Я иду рядом с ним по мягкой лесной траве, чувствуя тепло его сильной руки. Нам сейчас не нужны слова, мне все понятно в нем, мне даже чудится, что я вижу насквозь его добрую и горячую душу.

День уже клонится к вечеру. Удлинились заметно тени, резко пошла на убыль полуденная жара, отдыхающая молодежь скапливается у пристани — ждет пароходика на Казань.

Погуляв вдоволь по лесным тропинкам, мы тоже спустились к причалу.

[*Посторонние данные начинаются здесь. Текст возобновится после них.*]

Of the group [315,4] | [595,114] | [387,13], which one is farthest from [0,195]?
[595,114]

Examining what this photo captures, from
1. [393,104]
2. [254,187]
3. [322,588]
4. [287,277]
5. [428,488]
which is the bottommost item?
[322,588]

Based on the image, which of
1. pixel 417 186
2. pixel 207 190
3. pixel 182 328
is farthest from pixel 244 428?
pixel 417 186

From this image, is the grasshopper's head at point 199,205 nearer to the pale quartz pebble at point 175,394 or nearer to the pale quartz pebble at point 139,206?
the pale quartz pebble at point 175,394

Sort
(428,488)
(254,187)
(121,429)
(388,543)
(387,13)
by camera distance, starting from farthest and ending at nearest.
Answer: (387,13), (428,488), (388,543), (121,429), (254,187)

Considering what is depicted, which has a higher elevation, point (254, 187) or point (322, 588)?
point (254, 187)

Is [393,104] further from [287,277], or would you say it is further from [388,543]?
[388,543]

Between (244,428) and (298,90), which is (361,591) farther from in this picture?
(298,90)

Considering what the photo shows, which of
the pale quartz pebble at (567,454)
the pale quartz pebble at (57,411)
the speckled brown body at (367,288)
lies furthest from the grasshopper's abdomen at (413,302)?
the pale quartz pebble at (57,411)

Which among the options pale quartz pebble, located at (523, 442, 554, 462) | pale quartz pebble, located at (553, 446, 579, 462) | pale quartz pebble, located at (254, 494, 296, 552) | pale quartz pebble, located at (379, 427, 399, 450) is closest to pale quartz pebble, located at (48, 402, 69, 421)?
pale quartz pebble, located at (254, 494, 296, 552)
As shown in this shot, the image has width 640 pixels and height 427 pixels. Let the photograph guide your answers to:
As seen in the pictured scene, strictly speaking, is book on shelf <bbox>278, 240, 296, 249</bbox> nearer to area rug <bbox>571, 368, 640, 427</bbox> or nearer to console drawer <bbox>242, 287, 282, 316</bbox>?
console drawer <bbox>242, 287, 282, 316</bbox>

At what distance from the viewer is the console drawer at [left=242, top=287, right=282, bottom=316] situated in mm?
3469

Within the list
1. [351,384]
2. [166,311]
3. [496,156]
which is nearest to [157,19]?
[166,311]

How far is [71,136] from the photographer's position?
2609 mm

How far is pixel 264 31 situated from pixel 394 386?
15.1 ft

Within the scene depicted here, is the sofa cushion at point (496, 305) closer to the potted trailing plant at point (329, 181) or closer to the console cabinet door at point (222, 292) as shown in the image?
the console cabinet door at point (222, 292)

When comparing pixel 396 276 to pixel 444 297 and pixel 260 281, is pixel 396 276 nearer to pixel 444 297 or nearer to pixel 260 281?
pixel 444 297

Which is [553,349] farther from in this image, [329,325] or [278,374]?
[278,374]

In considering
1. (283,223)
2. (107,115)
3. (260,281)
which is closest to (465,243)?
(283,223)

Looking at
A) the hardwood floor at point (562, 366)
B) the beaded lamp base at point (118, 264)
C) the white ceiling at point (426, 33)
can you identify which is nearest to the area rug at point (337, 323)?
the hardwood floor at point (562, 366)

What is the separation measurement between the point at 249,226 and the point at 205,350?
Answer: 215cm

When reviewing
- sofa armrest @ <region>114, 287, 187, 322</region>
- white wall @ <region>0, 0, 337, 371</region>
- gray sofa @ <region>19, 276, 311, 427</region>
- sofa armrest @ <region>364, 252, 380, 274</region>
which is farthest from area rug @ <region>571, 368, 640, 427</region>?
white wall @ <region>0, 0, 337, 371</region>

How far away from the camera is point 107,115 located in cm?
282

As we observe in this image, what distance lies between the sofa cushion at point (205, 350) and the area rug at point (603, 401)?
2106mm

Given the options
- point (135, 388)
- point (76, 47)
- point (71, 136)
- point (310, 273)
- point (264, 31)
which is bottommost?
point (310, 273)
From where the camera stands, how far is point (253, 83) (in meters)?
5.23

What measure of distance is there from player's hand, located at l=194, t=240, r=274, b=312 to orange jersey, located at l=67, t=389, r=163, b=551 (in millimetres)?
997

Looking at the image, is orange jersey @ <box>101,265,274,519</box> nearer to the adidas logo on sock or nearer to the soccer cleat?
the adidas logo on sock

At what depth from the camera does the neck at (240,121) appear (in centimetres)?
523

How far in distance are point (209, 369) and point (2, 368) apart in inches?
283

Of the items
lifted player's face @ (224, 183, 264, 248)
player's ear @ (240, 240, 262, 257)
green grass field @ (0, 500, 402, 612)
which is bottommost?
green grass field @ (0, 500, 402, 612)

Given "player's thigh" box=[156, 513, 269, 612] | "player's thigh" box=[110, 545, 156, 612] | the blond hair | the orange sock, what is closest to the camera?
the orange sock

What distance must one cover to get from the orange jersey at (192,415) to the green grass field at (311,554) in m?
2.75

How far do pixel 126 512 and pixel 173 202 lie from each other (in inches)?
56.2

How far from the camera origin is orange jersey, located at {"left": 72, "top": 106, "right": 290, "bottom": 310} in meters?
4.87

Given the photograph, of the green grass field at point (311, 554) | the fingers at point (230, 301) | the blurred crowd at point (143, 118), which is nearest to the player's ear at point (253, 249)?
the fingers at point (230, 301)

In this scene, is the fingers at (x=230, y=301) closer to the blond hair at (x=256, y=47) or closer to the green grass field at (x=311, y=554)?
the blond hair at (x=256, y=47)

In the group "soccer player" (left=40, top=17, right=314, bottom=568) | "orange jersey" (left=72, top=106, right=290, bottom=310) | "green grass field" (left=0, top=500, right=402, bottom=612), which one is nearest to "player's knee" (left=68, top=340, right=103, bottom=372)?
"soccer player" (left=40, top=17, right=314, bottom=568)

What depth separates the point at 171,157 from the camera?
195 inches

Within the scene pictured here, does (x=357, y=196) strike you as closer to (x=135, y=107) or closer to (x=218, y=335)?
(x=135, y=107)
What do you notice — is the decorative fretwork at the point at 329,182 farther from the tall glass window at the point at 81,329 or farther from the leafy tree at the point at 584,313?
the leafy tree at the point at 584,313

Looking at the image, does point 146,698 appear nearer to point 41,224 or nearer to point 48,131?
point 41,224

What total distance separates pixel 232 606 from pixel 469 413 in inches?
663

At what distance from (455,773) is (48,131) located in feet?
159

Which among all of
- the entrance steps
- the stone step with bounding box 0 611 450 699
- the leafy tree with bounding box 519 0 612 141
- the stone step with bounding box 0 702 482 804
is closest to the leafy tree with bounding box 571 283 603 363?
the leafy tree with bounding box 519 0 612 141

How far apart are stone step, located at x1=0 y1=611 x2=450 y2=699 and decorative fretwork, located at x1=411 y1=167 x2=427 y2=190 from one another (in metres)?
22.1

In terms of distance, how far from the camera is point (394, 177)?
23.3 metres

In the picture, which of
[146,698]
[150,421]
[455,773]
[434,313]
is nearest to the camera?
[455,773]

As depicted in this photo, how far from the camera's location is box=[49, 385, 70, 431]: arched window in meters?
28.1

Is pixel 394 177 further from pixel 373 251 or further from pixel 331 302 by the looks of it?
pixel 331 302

На берегу Халик подвел меня к павильону, где давали напрокат прогулочные лодки, и, сунув старику лодочнику паспорт и тридцатку, столкнул на воду голубой двухместный ялик. Затем, не дожидаясь моего согласия, он подхватил меня под руку и устроил на корме, а сам, взяв весла, отгреб от берега. И синие теплые глаза его сияли, когда он говорил мне:

— Этот вечер наш, ты слышишь...

А я... я, конечно же, покорилась его воле.

2

Не знаю, как для кого, но для меня существует одна совершенно ясная и, по моему убеждению, неоспоримая истина: девушка, пусть она даже очень долго, годами, встречается со своим возлюбленным, рискует все же не понять до конца особенности его характера, а ведь это очень важно для совместной жизни; между тем, став ее мужем, он раскроется полностью уже через какой-нибудь месяц и весь, со всеми своими добродетелями и недостатками, будет как на ладони. Но, скажу по совести, получилось так, что для меня эта истина явилась горьким откровением. Когда я еще была влюбленной и глуповатой девчонкой, готовой отдать все на свете за случайную мимолетную встречу возле калитки, Халик Саматов существовал для меня всего лишь в одном виде: высокий подтянутый офицер. Я представляла себе, как в один прекрасный день пройдусь с ним под ручку по улицам нашего предместья, и все девушки в округе полопаются от зависти. Еще бы: этакий ладный парень! Но вот с того счастливого дня, когда я стала женой офицера Саматова, прошло целых два года; не только гулять с ним, даже пройти разок по улицам Новой Слободы мне еще не приходилось.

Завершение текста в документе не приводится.